Roberto Campos emergiu nesse momento por ser um dos poucos técnicos capazes de dirigir projetos de desenvolvimento econômico, o que o levou a ser diretor e presidente do BNDE nos anos 50, alternando a carreira de planejador com a de diplomata.
O segundo capítulo tratou de estudar as atividades de Roberto Campos nos anos 50 e 60. Nela, vemos um esforço de fazer um plano de desenvolvimento econômico para o Brasil compatível com os interesses do capital estrangeiro, ao defender financiamento através de um banco de fomento (BNDES), liberdade de investimentos, preferência pelo capital privado, controle do orçamento público e investimentos em infraestrutura, em que o capital estrangeiro sairia lucrativo. Esse ideal fazia parte da política do segundo governo Vargas e de Juscelino Kubitscheck. Finalmente, ele seria ministro do governo Castelo Branco e as propostas de Campos seriam, durante o período 1964-67, o padrão de política econômica, por meio do Plano de Ação Econômica Geral.
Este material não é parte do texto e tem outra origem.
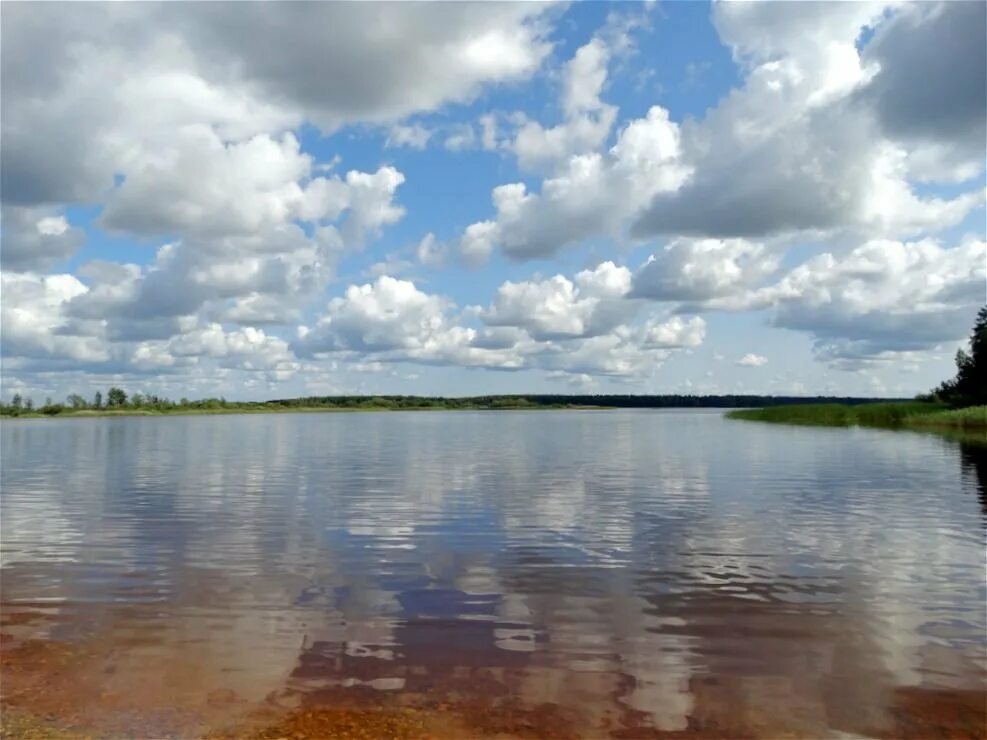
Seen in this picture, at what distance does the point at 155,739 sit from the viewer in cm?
1138

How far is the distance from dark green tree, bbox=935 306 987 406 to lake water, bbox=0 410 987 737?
92.3 meters

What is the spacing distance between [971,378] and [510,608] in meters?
132

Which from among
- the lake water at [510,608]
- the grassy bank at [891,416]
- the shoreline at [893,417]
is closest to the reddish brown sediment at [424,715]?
the lake water at [510,608]

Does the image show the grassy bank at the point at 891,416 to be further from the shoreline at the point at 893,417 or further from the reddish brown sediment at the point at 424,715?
the reddish brown sediment at the point at 424,715

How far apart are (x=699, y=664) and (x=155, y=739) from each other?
9.51 m

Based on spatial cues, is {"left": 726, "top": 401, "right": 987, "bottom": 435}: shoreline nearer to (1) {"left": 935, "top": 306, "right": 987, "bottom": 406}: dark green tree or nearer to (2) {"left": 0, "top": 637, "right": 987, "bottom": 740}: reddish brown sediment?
(1) {"left": 935, "top": 306, "right": 987, "bottom": 406}: dark green tree

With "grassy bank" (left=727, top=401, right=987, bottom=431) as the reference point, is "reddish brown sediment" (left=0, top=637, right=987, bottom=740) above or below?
below

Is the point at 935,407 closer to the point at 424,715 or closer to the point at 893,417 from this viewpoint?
the point at 893,417

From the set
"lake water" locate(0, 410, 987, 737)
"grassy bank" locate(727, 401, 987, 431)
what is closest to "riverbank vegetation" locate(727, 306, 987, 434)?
"grassy bank" locate(727, 401, 987, 431)

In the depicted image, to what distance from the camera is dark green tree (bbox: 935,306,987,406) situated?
119875mm

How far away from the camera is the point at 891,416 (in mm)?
120562

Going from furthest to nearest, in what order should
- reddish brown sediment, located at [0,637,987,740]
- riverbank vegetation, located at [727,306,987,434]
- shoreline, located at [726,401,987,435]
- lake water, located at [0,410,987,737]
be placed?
riverbank vegetation, located at [727,306,987,434] → shoreline, located at [726,401,987,435] → lake water, located at [0,410,987,737] → reddish brown sediment, located at [0,637,987,740]

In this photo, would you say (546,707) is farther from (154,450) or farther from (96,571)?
(154,450)

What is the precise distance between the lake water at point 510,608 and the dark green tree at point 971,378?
303ft
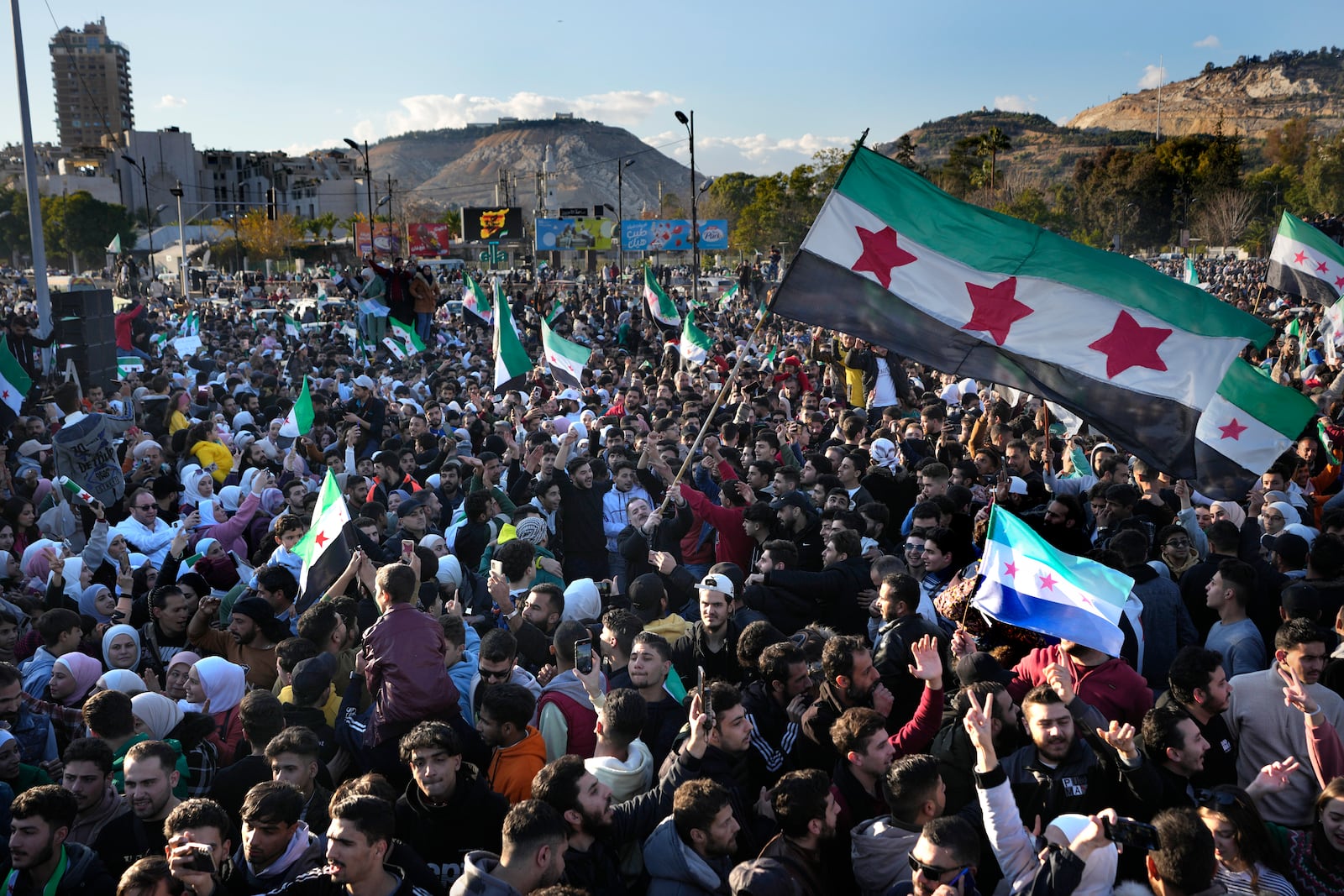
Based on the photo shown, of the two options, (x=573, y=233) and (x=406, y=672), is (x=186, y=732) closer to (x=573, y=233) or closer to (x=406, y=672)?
(x=406, y=672)

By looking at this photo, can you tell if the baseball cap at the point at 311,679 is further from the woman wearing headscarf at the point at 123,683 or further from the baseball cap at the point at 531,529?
the baseball cap at the point at 531,529

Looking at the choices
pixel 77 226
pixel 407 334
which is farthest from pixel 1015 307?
pixel 77 226

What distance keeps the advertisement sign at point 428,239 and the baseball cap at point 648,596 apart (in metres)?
76.2

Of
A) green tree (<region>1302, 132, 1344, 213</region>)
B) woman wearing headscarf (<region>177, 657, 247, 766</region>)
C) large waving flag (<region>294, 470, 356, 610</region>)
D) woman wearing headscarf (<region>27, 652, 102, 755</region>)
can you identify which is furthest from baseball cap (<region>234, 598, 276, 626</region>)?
green tree (<region>1302, 132, 1344, 213</region>)

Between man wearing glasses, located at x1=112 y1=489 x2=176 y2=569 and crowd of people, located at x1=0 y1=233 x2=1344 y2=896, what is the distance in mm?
20

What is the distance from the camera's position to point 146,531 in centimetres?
785

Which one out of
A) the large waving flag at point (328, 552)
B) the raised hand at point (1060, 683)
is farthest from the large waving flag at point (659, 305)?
the raised hand at point (1060, 683)

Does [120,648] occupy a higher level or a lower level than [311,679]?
lower

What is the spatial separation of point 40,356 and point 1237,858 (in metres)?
16.1

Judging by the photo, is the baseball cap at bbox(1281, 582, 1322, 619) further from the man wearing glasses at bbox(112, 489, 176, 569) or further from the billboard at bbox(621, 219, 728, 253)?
the billboard at bbox(621, 219, 728, 253)

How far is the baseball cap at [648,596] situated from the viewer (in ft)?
19.1

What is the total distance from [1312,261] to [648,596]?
10596 mm

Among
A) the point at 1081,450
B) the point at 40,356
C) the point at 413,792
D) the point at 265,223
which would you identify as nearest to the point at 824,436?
the point at 1081,450

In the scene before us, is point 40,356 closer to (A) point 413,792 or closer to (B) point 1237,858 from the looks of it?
(A) point 413,792
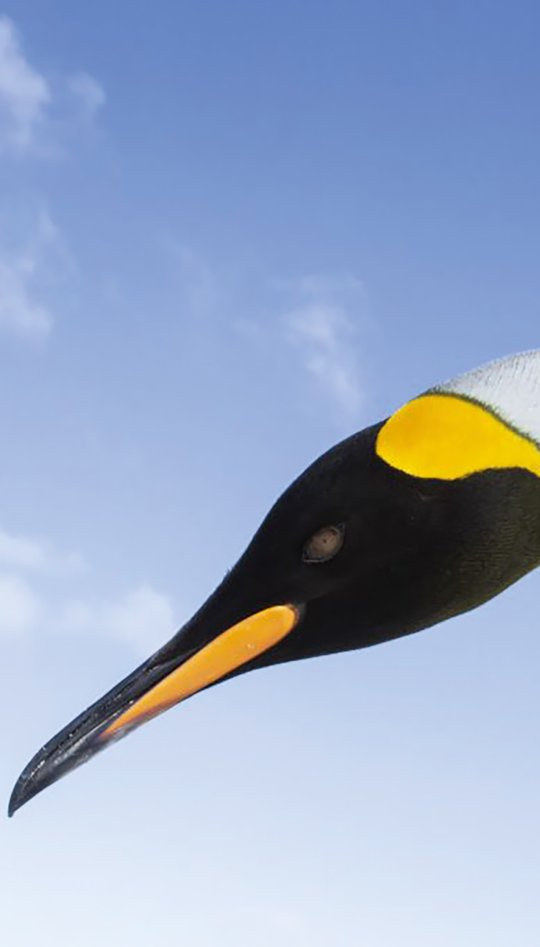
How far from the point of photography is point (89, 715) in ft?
14.2

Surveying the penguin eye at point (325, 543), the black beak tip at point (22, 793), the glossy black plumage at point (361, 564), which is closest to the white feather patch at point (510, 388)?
the glossy black plumage at point (361, 564)

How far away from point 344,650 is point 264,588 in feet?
0.97

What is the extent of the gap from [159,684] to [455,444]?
1.00 metres

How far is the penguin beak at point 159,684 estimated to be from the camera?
427 centimetres

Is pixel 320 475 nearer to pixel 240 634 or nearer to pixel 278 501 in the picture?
pixel 278 501

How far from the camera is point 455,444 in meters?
4.27

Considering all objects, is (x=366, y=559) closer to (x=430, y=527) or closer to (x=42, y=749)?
(x=430, y=527)

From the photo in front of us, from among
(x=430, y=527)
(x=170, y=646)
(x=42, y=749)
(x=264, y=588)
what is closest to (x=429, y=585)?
(x=430, y=527)

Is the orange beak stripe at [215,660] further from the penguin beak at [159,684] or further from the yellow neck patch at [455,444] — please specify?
the yellow neck patch at [455,444]

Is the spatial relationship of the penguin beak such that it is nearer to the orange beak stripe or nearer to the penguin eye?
the orange beak stripe

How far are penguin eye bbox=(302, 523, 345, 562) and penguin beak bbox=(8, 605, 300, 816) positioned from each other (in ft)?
0.52

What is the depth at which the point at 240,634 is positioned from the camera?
171 inches

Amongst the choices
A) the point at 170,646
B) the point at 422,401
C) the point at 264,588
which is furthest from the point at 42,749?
the point at 422,401

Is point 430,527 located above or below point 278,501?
below
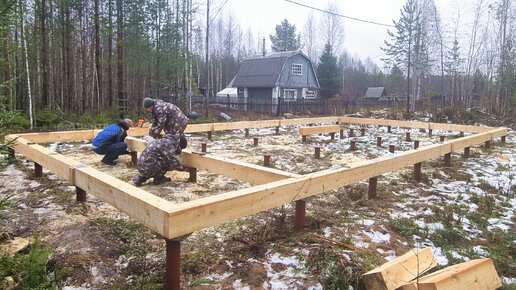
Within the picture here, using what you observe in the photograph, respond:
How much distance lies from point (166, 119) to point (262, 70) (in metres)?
27.6

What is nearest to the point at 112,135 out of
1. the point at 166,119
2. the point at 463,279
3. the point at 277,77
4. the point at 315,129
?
the point at 166,119

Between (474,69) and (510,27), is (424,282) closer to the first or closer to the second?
(510,27)

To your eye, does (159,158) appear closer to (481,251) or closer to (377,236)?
(377,236)

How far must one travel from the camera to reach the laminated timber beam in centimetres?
385

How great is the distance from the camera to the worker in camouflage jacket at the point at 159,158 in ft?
16.4

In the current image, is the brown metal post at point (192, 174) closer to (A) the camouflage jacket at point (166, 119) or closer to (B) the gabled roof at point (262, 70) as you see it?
(A) the camouflage jacket at point (166, 119)

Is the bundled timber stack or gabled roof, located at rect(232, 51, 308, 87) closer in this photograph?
the bundled timber stack

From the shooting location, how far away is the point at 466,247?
3.34 m

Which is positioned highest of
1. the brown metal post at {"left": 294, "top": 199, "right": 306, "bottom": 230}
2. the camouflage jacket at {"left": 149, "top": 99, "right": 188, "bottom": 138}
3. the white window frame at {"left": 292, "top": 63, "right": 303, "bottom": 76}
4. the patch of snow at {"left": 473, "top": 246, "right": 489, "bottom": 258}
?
the white window frame at {"left": 292, "top": 63, "right": 303, "bottom": 76}

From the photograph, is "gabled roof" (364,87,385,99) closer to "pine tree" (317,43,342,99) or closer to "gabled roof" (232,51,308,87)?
"pine tree" (317,43,342,99)

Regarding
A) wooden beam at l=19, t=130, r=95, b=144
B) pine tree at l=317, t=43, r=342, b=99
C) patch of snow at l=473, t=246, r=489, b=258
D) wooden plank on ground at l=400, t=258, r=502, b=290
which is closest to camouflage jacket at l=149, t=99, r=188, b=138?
wooden beam at l=19, t=130, r=95, b=144

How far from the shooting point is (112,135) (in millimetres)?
6609

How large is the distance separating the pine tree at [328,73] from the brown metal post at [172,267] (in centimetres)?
3542

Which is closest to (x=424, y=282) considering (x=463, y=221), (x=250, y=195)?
(x=250, y=195)
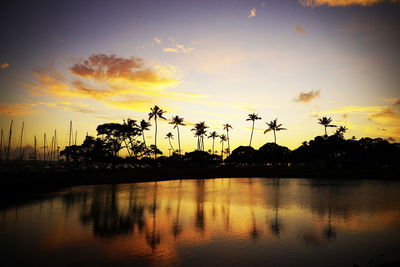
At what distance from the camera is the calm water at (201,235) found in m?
10.3

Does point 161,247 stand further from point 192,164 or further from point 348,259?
point 192,164

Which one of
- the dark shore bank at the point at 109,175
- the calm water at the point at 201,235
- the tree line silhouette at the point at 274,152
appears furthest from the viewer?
the tree line silhouette at the point at 274,152

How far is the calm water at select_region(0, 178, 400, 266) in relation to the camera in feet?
33.7

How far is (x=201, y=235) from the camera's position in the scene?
44.4ft

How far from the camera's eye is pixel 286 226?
15.3m

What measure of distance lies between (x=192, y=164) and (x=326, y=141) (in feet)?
168

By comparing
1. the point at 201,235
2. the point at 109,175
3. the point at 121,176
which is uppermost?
the point at 201,235

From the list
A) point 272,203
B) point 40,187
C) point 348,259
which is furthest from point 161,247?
point 40,187

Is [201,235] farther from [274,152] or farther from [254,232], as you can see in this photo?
[274,152]

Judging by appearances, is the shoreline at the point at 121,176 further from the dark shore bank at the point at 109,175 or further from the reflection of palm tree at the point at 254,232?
the reflection of palm tree at the point at 254,232

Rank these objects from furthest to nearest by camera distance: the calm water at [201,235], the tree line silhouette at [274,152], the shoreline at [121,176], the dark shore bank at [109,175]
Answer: the tree line silhouette at [274,152]
the dark shore bank at [109,175]
the shoreline at [121,176]
the calm water at [201,235]

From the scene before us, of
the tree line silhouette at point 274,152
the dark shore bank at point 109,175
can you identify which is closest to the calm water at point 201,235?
the dark shore bank at point 109,175

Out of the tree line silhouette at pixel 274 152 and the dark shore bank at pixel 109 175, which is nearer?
the dark shore bank at pixel 109 175

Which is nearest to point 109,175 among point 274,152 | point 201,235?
point 201,235
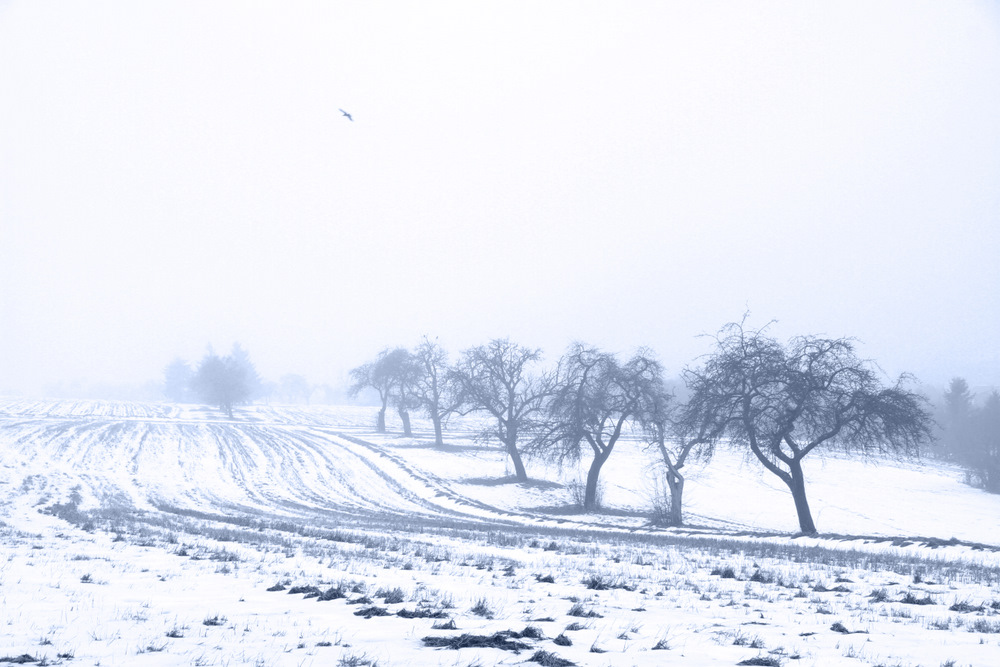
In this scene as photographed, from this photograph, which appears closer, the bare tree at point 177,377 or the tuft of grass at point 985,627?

A partir de então, ele deixou a administração pública e passou a ser um influenciador. O terceiro capítulo mostrou sua atuação depois de deixar o ministério. Trabalhou na iniciativa privada, como presidente de indústrias e banqueiro, tendo posteriormente retornado à diplomacia para trabalhar como Embaixador do Brasil na Inglaterra. Ali, observando a crise inglesa dos anos 70 e a eleição de Margaret Thatcher, desenvolveu uma percepção de que o neoliberalismo seria a solução para restaurar o crescimento econômico.
Retornou ao Brasil em 1982, aposentou-se do serviço público e foi eleito senador e deputado pelo estado do Mato Grosso e deputado em 1990. Inicialmente, ainda mantinha alguns resquícios desenvolvimentistas, como nas discussões relativas à Lei da Informática. Mas, após a constituição de 1988, ele tornou-se um apologista das medidas preconizadas no Consenso de Washington.
O quarto capítulo analisou criticamente a apologia ao neoliberalismo feita por Roberto Campos. Nesse momento, observamos que o Consenso de Washington é um arcabouço de medidas voltadas ao aumento dos lucros do capital financeiro e das empresas multinacionais, o principal ganhador de medidas como privatização, redução de direitos trabalhistas, liberdade de movimentar dinheiro ao redor do globo, taxas cambiais altamente valorizadas e equilíbrio orçamentário. Muitas vezes, o Consenso de Washington levou alguns países à depressão, como a Argentina e a Indonésia.
E Roberto Campos, mais uma vez, fez a apologia dessas medidas, para aumentar os lucros do capital estrangeiro. As medidas que ele preconizava favoreciam esse grupo e, mais uma vez, ele fazia os jogo dessa classe dirigente. Não é a primeira vez que ele fazia isso. O discurso que ele defendia nos anos 40, 50 e 60 também podia ser encontrado nos relatórios das Comissões Mistas e do Banco Mundial.
Finalmente, no quinto capítulo vimos que, em prol desse ideal neoliberal, ele também queria alterar toda a sociedade e seu pensamento encontra paralelos no pensamento capitalista mais radical, vinculado à Sociedade de Mont Pèlerin e ao Libertarian Party dos Estados Unidos. Essa vertente de pensamento foi estudada com o objetivo de entender várias ideias de Roberto Campos nos anos 90, aparentemente estranhas, que somente podem ser entendidas a partir do pensamento de Hayek e de Milton Friedman.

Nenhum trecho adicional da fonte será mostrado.